Following the development, the government and its revenue collecting agencies have the arduous task to double efforts in the next nine months to be able to reach the GH¢100.52 billion target set for the year.

Some experts have attributed the revenue shortfalls in the first quarter of the year to delays in implementation of some new tax measures such as the electronic transaction levy (E-Levy), reversal of the reductions in the benchmark values (import discount) and revised Property Rate.

Bumpy road ahead

The Tax Specialist at Oxfam in Ghana, Dr Alex Ampaabeng, in an interview with the Graphic Business in Accra on May 29, said the data showed that there was a bumpy road ahead and the government needed to do more to balance the books.

He said while it was tempting to shift blame to the delay in the passage of the E-levy, this was not entirely correct because apart from COVID-19 Heath Levy and GETFund, none of the tax handles met its target.

Dr Ampaabeng who is the head of tax policy for Oxfam in the country, said aside from corporate taxes that achieved 94 per cent of its target, other direct taxes were off target, with taxes on oil achieving only 27 per cent.

“These are some of the issues that lead us to constantly advocate widening the tax to include property taxes and other more sustainable domestic revenue mobilisation (DRM) options such as involving those in the informal sector, especially artisans.”

“We have a sector that is contributing about 70 per cent of all economic activities, but their tax contribution is wobbling around just two per cent.”

“This is not sustainable. Surely, the biggest sector in terms of economic activities should contribute more in taxes. We cannot have 30 per cent carrying the burden of the entire population,” he said.

Expenditure cut

The Tax Specialist noted that expenditure for the period reduced by about 12 per cent.

He said the cuts were mainly around social contributions (65 per cent below target), employee compensations (16 per cent below target) and use of goods and services (which was reduced by 91 per cent).

Again, he said a substantial cut was also recorded on capital expenditure (29 per cent off target) with the external financed component exceeding target (138 per cent), while the domestic financed component was reduced to only three per cent.

Decline in revenue

The tax expert explained that the decline in revenue further put the government in a tight fiscal space. It gives the government no room to manoeuvre this time around.

However, he said the recovery from the COVID-19 pandemic would be much faster if the government was able to meet revenue targets to steer the country towards the path of continuous recovery.

“Again, not being able to meet revenue targets will mean the country could be subjected to acute economic austerity – Thus, the government may undertake expenditure cuts in order to stay on track of governance.”

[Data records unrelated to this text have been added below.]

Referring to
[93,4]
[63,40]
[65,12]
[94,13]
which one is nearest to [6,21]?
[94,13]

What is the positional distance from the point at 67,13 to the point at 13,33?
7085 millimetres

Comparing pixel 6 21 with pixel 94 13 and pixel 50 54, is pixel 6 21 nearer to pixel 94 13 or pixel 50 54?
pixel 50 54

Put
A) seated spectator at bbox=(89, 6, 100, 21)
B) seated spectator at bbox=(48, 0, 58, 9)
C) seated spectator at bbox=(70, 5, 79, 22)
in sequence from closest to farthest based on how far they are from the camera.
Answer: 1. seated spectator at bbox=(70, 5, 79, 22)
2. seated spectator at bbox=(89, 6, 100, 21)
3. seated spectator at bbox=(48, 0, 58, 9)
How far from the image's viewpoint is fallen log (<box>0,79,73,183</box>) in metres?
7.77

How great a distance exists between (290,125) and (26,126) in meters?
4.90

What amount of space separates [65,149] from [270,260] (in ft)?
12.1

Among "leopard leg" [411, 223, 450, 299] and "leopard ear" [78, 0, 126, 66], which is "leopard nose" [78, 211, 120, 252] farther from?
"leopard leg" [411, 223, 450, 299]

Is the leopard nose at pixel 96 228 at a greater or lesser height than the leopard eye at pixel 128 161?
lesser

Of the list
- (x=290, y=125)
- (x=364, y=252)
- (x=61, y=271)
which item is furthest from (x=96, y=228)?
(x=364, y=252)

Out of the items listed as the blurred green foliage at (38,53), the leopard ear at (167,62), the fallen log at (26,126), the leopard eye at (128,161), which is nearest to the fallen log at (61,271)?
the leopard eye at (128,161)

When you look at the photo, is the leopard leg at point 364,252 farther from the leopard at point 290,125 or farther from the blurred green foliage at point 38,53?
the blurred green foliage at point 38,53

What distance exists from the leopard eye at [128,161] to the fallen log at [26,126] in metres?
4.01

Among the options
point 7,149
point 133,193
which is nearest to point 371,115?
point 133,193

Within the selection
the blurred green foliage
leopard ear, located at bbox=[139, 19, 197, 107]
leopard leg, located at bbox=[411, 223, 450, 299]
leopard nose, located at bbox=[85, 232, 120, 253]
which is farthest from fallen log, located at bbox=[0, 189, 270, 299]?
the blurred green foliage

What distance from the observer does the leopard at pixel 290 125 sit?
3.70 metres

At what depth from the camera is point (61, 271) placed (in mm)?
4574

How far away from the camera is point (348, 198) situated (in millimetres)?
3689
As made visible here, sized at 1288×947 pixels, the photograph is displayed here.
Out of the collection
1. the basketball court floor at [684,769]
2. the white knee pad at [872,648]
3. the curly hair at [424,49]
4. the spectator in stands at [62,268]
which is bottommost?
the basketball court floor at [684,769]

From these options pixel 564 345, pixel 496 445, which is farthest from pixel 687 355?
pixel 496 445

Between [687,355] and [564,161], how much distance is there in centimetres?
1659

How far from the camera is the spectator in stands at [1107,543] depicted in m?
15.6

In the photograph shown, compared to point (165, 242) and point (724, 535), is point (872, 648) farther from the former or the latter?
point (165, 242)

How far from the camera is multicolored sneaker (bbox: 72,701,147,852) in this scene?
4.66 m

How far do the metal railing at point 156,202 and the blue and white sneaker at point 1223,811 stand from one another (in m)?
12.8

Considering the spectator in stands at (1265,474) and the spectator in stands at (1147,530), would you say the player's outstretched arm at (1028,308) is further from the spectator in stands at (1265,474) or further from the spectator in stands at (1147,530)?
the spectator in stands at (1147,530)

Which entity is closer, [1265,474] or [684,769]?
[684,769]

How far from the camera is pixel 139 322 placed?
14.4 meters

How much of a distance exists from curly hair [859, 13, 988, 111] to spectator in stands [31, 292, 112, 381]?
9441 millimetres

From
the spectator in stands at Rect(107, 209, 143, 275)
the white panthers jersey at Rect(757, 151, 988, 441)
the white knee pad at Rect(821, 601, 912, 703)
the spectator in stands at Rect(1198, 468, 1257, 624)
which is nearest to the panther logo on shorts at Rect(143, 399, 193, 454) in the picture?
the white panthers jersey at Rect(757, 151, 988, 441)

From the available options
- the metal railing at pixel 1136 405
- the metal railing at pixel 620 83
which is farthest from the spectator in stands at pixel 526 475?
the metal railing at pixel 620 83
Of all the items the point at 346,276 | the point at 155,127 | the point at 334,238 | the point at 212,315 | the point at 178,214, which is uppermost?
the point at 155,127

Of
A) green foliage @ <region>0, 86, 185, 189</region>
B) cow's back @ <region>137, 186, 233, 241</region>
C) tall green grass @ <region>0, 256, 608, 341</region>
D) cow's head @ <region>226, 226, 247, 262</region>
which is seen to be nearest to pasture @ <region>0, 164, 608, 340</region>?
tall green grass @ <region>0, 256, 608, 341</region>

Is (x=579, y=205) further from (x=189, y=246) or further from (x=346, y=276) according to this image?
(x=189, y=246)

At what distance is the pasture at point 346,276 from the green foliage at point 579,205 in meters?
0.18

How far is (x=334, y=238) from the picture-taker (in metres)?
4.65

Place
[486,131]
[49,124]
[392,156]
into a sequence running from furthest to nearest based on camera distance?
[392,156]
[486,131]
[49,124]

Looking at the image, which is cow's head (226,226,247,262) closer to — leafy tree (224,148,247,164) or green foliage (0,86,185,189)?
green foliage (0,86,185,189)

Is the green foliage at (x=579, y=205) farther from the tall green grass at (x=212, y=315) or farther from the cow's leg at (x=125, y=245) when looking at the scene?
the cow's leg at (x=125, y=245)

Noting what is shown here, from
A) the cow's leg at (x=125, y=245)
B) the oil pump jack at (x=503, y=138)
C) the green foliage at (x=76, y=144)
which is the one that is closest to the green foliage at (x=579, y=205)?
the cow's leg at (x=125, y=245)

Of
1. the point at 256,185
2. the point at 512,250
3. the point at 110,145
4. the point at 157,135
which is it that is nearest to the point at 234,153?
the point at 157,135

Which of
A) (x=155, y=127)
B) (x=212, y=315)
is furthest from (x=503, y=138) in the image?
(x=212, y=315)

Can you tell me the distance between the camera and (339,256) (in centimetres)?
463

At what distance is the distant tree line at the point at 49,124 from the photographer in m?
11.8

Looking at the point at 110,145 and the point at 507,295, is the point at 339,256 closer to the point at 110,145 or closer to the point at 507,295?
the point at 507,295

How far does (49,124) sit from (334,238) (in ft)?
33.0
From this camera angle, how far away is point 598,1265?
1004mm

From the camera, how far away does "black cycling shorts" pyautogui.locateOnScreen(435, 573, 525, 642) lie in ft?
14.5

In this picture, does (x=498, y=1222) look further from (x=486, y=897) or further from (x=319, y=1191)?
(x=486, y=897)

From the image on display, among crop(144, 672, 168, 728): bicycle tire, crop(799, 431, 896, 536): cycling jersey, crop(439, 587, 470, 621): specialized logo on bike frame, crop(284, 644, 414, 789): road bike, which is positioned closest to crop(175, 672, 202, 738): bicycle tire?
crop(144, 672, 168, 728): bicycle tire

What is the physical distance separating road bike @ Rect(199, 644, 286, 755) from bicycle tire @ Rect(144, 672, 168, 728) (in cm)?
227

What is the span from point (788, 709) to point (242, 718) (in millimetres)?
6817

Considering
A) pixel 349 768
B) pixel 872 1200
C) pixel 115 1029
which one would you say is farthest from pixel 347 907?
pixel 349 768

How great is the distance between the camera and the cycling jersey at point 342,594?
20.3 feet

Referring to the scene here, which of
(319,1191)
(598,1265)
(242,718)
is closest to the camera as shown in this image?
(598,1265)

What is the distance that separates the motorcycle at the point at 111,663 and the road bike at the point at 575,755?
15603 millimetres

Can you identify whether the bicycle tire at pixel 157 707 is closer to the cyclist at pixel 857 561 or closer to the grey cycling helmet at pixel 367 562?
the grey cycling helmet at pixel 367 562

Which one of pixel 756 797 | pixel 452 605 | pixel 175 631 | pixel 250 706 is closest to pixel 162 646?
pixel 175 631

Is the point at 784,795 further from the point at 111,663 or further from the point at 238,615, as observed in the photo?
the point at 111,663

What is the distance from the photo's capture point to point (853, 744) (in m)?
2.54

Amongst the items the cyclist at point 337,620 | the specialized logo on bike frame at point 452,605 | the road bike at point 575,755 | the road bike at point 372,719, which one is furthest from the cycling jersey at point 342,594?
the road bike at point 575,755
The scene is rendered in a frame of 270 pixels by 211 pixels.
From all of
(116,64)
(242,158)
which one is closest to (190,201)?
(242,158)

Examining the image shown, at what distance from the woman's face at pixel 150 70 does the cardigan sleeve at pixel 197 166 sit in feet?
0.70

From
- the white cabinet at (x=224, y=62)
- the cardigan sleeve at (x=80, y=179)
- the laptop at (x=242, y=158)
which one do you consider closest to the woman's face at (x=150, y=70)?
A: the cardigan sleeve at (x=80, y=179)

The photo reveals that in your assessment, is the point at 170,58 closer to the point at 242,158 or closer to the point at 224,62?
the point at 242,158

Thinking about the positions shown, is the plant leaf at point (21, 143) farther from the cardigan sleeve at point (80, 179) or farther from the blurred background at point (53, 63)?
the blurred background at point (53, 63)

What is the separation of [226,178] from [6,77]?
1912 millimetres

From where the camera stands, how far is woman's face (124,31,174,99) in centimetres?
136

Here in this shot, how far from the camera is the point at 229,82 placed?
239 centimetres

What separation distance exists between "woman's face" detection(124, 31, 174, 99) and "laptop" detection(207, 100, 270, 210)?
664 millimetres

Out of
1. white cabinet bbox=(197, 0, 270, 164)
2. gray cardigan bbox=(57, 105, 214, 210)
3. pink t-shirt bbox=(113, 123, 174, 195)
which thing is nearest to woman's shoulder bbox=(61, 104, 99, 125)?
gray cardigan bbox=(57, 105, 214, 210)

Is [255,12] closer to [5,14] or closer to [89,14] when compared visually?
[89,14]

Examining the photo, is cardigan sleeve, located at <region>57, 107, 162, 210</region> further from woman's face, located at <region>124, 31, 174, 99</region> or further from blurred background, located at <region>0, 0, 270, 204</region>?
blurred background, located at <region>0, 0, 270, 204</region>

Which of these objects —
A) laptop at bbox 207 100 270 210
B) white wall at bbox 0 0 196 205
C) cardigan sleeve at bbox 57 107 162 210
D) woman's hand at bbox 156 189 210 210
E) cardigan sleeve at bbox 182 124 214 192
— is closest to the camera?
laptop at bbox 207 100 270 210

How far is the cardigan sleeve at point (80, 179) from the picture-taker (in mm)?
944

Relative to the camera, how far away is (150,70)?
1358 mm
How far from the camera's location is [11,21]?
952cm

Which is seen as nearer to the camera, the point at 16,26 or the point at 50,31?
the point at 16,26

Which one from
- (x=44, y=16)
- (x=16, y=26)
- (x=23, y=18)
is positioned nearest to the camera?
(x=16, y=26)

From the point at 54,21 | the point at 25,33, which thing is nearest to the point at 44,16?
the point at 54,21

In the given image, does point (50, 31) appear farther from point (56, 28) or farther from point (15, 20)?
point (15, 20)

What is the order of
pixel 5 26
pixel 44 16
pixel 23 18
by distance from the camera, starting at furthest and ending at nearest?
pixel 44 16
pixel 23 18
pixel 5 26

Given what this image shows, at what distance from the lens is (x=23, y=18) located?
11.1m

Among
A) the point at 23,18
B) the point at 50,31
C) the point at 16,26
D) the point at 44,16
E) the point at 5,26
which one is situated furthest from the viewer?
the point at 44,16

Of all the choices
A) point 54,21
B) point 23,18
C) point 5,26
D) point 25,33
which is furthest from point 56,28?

“While we support prudent economic management and expenditure cuts, we also have to be cautious to ensure that decline in revenue targets do not affect critical areas such as education, health, agriculture or on social protection,” he said.

Target not achievable

On the revenue target, he said the target for the year remained very high and unachievable.

“The target was and still remains ambitious and although I expect a high revenue compared to last year as the economy looks to be recovering gradually, we are not at the point where we can expect such a substantial increase as a country.

“I really doubt the government will meet the over GH¢100 billion target.”

“For example, the recent fuel price increase and the proposed utility tariffs are going to increase the cost of doing business on average to over 30 per cent,” he added.